Photo presse Thaïs Lona - (c) Sandra Gomes

Après la sortie d’Allure, Till I know et Dancing Again, Thaïs Lona se prépare à la sortie de son tout premier EP. Parolière, compositrice et interprète, elle vit sa musique à 1000% et nous la partage à travers « Dancing Again » son nouvel EP.

Thaïs Lona est une artiste qui s’apparente à la néo-soul, au hip-hop et au jazz mais qui souhaite supprimer les étiquettes de styles. Tout simplement, elle se place dans la vague de l’évolution musicale. « Dancing Again » c’est exactement la dose de sérénité qu’il nous fallait pour continuer le printemps. Un EP qui nous ambiance entre chill et groove, Thaïs Lona nous permet pendant quelques minutes de nous évader dans son univers musical. « Dancing Again » c’est un univers musicalement humain, rempli de symboles, le début de quelque chose d’encore plus grand, qu’elle partage avec nous à travers un échange rien que pour vous.

La Musique, une histoire d’amour

YOUR MAGAZINE : Quels rapports avez-vous avec la musique ? 

Thaïs Lona : C’est un peu comme dans un couple, par moment ça marche, par moment c’est idyllique et pafois on s’en veut. Disons que c’est un rapport un peu compliqué. Plus on donne de soi, plus il y a d’intérêt parce qu’on travaille et que ça finit par porter ses fruits. C’est cool, mais il y a toujours des petits moments où c’est un peu les montagnes russes. Parfois on se sent plutôt bien dans son art, le lendemain on se réveille et on se dit : « t’es nul, il faut que tu arrêtes ». La musique reste tout de même vitale pour moi, je n’ai jamais su faire sans. Elle m’apporte aussi beaucoup de sérénité et beaucoup humainement.

YM : Que faites-vous quand vous n’êtes, justement, pas satisfaite de vous ? 

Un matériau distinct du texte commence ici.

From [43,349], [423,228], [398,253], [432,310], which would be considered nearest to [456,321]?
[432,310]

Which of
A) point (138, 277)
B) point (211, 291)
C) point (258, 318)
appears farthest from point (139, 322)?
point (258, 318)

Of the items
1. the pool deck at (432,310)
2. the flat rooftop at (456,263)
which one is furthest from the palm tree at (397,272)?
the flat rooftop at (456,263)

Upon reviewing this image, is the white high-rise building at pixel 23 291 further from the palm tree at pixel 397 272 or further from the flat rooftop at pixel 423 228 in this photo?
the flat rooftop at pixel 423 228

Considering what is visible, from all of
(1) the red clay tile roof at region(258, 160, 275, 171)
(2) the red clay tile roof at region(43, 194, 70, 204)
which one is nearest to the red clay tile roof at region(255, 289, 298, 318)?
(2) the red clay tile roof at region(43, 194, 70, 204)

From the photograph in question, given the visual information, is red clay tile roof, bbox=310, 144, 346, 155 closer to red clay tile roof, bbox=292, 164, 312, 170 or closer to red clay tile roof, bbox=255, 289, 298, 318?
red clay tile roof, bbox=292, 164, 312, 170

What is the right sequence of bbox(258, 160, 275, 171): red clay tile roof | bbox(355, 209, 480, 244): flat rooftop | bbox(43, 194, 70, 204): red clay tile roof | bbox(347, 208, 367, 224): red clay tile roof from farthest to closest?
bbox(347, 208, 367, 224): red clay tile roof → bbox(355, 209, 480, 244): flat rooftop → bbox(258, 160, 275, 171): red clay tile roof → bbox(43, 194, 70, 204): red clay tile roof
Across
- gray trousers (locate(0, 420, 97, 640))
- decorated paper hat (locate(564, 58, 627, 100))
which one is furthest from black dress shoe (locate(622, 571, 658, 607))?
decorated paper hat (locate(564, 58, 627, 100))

TL : Je n’ai pas encore trouvé le truc mais généralement j’essaye de faire une pause. Je lâche le truc genre « bon okay, là t’es en train de de te juger très fort ». Heureusement, j’ai aussi des amis sur qui je me défoule, ils arrivent à appuyer sur le bouton off en me demandant de me calmer.

Vous comptez donc beaucoup sur votre entourage ? 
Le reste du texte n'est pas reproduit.